Studies of this type are important, especially for surgeons to understand the evolution of most cancers of the thyroid gland and for making clinical decisions regarding the management of thyroid cancer, which includes the extension of surgery for lobectomy or total thyroidectomy21. Other implications derived from these data are the determination and organization of specialized departments for postsurgical management, in which the time that patients should take thyroid hormone supplements and the monitoring time to prevent complications should be analyzed.
The increase in thyroid cancer observed in some studies may be due to overdiagnosis of clinically asymptomatic thyroid cancer22. However, the incidence of thyroid cancer is increasing. Although no increase in anaplastic thyroid cancer has been observed in other studies, timely action is necessary due to the high morbidity and mortality23. Differentiated thyroid carcinomas are mainly treated with surgery and radioactive iodine, and they have a good prognosis with adequate clinical and surgical management24.

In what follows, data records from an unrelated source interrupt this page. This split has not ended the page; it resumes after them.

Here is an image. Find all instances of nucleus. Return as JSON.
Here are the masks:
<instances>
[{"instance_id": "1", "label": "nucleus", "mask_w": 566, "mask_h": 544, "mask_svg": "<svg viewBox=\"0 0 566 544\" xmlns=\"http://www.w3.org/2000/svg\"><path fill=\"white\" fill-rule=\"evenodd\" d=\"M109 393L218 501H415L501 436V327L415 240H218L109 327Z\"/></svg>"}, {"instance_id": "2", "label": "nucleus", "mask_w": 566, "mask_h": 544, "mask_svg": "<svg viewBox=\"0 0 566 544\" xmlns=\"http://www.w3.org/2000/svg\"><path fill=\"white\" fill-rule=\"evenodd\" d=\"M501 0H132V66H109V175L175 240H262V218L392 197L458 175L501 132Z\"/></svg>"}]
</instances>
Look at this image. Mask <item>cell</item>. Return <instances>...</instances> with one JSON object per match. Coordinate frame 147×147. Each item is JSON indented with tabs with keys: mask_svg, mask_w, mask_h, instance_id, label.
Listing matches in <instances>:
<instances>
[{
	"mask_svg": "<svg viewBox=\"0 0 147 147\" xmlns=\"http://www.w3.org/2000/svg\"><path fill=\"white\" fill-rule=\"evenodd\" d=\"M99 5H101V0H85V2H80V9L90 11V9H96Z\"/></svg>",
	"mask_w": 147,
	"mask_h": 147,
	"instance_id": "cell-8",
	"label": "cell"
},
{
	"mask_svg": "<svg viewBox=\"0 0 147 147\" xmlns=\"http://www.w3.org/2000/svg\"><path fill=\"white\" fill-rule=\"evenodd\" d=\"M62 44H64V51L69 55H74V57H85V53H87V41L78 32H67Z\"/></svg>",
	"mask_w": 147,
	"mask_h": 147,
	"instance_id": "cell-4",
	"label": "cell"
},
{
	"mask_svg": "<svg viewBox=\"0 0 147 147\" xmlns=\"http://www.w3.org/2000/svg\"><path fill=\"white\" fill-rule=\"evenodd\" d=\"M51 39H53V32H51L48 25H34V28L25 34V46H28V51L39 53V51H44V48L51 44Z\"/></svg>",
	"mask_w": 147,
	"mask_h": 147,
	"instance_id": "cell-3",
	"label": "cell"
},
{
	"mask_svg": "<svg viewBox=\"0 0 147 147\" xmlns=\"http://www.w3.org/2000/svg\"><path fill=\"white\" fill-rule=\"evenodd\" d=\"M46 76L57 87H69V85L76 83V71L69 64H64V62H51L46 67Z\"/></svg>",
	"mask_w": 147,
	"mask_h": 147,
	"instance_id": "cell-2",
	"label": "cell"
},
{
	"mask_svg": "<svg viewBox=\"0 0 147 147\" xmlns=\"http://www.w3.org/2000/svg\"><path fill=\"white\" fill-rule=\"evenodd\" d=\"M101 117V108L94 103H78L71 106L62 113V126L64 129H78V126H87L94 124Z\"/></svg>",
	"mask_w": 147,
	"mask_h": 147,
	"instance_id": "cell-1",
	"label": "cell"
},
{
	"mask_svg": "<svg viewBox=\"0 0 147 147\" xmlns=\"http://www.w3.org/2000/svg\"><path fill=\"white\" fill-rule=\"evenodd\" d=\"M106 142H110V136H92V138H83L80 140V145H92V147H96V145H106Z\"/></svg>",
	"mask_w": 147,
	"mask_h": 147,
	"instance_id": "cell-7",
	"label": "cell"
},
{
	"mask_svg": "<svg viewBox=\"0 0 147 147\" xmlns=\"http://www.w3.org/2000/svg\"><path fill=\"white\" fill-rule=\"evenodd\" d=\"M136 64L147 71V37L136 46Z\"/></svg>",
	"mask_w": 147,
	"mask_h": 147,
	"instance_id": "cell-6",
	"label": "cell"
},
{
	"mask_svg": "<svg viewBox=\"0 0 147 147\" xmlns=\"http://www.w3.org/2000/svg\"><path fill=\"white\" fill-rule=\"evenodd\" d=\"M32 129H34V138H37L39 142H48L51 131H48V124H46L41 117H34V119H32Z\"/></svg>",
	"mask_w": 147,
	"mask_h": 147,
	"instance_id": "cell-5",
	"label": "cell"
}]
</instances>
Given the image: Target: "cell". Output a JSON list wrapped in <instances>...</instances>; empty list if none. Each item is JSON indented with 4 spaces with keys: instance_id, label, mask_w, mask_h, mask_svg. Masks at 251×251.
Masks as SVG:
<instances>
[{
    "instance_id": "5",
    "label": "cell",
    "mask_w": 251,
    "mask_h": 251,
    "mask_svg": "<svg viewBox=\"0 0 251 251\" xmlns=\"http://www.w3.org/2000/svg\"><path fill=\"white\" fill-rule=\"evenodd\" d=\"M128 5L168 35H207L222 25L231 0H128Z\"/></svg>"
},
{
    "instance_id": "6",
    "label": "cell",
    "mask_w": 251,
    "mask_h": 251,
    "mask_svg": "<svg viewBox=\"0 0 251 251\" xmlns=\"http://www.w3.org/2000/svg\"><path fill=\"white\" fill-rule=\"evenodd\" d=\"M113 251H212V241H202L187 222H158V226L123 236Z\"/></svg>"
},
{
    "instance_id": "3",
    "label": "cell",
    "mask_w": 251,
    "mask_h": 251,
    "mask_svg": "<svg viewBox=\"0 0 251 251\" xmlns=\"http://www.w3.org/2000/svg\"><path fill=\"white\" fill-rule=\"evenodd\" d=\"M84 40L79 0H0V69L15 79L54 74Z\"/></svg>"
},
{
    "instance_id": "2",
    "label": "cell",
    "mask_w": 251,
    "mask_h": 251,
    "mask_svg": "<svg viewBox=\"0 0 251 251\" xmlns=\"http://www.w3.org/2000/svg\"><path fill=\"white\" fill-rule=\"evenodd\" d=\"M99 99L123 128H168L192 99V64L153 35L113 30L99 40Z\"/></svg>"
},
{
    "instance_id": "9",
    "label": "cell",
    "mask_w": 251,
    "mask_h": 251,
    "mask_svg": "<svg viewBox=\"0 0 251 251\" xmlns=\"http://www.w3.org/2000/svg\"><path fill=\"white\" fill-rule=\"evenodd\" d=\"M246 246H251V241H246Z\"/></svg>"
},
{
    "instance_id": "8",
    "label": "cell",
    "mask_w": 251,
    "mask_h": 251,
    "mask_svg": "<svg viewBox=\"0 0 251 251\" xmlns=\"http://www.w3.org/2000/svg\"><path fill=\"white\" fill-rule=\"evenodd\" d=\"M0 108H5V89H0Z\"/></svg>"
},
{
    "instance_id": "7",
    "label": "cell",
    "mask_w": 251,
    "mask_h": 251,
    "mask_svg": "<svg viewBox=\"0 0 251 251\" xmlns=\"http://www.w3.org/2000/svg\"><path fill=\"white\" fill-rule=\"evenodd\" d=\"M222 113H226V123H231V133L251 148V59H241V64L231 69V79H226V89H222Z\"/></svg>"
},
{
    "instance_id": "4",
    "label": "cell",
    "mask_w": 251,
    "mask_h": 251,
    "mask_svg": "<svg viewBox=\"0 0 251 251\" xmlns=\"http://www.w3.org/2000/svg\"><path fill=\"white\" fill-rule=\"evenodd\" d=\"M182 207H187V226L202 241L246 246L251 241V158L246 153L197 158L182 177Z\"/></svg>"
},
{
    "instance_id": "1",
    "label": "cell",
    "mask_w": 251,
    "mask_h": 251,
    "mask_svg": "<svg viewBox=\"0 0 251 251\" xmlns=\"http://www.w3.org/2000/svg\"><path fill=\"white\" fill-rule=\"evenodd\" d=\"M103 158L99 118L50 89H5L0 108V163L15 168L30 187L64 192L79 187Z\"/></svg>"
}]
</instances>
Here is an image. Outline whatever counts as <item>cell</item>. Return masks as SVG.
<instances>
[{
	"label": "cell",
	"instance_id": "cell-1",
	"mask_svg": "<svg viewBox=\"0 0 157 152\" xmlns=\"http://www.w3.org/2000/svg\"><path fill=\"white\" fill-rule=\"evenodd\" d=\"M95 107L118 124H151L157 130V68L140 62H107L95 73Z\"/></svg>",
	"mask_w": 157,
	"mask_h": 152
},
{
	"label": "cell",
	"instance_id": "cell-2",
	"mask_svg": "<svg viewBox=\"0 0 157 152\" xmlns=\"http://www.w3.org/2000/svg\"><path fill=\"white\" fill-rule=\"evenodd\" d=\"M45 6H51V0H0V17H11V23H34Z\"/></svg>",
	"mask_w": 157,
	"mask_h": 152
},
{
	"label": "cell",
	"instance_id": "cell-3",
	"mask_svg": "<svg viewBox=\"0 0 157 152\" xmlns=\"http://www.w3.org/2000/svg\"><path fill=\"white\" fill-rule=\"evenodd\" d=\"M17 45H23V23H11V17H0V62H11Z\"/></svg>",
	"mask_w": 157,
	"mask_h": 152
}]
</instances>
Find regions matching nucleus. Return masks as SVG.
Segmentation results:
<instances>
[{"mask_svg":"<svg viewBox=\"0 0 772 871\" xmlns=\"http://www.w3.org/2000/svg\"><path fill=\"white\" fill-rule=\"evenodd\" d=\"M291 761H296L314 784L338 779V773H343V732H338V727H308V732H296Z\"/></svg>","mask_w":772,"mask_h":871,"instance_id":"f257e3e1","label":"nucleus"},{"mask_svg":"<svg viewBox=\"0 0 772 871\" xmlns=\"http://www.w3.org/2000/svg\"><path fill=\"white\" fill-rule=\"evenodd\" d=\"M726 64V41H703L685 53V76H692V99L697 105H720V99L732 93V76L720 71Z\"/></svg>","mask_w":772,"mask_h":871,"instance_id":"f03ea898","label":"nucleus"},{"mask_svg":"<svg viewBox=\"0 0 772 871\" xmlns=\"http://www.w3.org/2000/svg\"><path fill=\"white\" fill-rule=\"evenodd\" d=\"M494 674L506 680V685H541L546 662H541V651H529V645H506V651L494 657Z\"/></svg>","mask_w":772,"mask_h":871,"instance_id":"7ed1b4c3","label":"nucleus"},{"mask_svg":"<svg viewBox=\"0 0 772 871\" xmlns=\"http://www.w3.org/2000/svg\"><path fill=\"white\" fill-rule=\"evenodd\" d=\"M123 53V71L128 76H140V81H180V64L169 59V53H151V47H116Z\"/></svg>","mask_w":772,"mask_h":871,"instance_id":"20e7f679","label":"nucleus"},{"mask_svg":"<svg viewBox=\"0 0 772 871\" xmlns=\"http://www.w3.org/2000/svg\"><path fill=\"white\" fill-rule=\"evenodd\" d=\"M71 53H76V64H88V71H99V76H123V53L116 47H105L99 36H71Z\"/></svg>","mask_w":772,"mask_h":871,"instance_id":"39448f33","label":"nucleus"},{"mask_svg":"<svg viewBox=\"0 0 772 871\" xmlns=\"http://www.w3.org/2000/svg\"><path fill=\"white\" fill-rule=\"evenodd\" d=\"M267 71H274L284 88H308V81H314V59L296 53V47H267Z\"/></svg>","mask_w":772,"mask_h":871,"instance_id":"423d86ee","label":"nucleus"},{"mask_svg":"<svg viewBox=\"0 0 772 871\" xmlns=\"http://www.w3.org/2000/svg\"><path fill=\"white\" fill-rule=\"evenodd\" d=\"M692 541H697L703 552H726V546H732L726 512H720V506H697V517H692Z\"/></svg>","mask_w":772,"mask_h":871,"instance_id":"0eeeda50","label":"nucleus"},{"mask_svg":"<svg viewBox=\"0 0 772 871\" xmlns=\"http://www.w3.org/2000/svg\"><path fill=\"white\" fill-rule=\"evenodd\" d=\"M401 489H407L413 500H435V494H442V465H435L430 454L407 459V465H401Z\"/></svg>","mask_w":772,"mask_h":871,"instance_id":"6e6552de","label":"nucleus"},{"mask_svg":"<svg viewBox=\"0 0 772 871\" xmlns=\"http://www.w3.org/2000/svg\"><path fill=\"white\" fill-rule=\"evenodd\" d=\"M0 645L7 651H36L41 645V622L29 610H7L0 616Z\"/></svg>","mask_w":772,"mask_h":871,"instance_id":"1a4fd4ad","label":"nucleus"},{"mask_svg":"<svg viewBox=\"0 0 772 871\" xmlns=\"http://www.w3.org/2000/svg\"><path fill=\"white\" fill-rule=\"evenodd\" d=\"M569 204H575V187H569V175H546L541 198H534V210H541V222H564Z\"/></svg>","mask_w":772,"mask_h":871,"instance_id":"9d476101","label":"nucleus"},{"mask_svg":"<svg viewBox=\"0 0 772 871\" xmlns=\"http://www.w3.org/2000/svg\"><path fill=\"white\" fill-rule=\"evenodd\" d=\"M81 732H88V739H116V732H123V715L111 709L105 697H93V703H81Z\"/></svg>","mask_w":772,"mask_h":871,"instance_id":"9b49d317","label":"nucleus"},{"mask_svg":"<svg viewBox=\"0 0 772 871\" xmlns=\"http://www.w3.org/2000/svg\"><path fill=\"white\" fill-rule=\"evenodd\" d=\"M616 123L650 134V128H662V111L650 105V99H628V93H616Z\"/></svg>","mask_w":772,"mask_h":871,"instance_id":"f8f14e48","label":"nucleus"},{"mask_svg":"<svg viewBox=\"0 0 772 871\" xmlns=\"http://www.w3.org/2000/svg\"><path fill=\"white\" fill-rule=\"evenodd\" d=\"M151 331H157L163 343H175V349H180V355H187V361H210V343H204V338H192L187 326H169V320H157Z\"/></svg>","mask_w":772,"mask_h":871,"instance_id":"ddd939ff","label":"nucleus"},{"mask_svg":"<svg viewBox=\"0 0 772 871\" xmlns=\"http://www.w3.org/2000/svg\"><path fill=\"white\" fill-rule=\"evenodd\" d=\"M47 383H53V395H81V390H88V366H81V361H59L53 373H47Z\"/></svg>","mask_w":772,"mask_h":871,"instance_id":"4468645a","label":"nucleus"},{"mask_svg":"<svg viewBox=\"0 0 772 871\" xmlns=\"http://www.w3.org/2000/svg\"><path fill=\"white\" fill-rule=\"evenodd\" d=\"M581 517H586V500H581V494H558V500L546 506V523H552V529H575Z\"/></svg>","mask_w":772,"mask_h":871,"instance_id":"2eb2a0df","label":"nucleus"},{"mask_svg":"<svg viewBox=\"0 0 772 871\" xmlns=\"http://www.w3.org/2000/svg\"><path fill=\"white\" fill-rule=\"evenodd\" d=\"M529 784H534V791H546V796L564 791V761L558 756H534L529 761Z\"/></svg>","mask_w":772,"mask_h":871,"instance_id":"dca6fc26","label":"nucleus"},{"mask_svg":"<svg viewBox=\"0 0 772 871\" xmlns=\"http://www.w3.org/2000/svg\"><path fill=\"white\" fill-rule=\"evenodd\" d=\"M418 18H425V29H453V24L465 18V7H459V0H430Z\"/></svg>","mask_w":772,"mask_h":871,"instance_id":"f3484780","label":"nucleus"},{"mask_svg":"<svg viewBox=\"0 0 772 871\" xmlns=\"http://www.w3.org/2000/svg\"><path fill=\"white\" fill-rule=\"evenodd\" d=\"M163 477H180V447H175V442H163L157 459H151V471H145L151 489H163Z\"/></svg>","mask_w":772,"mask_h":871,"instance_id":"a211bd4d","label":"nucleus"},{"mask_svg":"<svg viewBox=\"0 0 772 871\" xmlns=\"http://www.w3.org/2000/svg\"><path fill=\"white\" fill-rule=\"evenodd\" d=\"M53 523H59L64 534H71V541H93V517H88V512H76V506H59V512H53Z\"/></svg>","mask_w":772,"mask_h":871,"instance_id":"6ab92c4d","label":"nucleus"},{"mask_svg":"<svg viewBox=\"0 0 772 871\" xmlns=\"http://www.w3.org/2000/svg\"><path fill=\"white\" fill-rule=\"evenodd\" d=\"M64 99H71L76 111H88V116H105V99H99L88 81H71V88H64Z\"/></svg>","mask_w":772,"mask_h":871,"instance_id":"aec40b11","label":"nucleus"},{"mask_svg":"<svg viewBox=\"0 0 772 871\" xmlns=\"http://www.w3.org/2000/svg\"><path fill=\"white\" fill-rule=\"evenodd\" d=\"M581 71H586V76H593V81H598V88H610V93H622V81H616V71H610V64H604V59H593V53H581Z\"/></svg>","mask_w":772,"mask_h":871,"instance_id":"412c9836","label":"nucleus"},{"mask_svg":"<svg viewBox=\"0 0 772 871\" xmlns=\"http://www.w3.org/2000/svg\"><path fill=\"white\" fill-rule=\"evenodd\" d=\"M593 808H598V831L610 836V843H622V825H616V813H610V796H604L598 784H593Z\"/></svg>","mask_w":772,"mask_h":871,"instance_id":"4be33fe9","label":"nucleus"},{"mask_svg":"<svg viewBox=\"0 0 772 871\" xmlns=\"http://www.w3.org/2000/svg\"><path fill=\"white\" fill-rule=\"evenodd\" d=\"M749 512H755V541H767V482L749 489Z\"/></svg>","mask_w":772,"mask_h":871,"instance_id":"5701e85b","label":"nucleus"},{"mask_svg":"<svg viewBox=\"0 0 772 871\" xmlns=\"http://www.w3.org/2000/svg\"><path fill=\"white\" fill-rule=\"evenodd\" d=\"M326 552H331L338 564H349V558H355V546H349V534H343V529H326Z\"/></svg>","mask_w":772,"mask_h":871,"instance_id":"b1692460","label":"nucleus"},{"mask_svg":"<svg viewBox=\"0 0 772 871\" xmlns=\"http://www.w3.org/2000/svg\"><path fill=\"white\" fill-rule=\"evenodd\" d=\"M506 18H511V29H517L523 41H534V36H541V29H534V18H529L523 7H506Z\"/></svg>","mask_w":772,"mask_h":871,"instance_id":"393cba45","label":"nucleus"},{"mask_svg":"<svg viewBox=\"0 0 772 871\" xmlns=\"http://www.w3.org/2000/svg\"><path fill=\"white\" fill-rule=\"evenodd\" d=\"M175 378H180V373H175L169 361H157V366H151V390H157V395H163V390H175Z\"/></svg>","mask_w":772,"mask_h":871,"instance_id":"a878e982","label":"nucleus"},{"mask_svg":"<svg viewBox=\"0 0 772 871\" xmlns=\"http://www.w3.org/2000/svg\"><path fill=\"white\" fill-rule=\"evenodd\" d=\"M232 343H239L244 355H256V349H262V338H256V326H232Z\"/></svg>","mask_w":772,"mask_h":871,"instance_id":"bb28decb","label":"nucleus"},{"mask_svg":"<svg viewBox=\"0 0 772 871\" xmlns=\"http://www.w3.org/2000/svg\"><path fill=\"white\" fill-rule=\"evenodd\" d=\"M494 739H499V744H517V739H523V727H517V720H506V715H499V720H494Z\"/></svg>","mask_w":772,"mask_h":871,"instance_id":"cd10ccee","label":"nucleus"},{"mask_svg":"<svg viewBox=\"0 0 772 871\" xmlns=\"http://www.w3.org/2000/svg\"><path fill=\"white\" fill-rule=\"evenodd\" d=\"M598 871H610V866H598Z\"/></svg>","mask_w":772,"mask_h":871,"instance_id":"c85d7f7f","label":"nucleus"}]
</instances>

Some limitations of this study are that the incidence of cancer was observed in patients who underwent total thyroidectomy, which excluded patients who underwent lobectomies or other minor procedures. Similarly, aggressive thyroid cancer types were grouped into three subgroups, which may have been different if classified according to cancer staging. Another limitation is that the data cannot be generalized to the general population because it is from a specialty clinic, which determines a higher frequency than that observed in other population studies. Unfortunately, tumor size was not systematically collected from patient databases.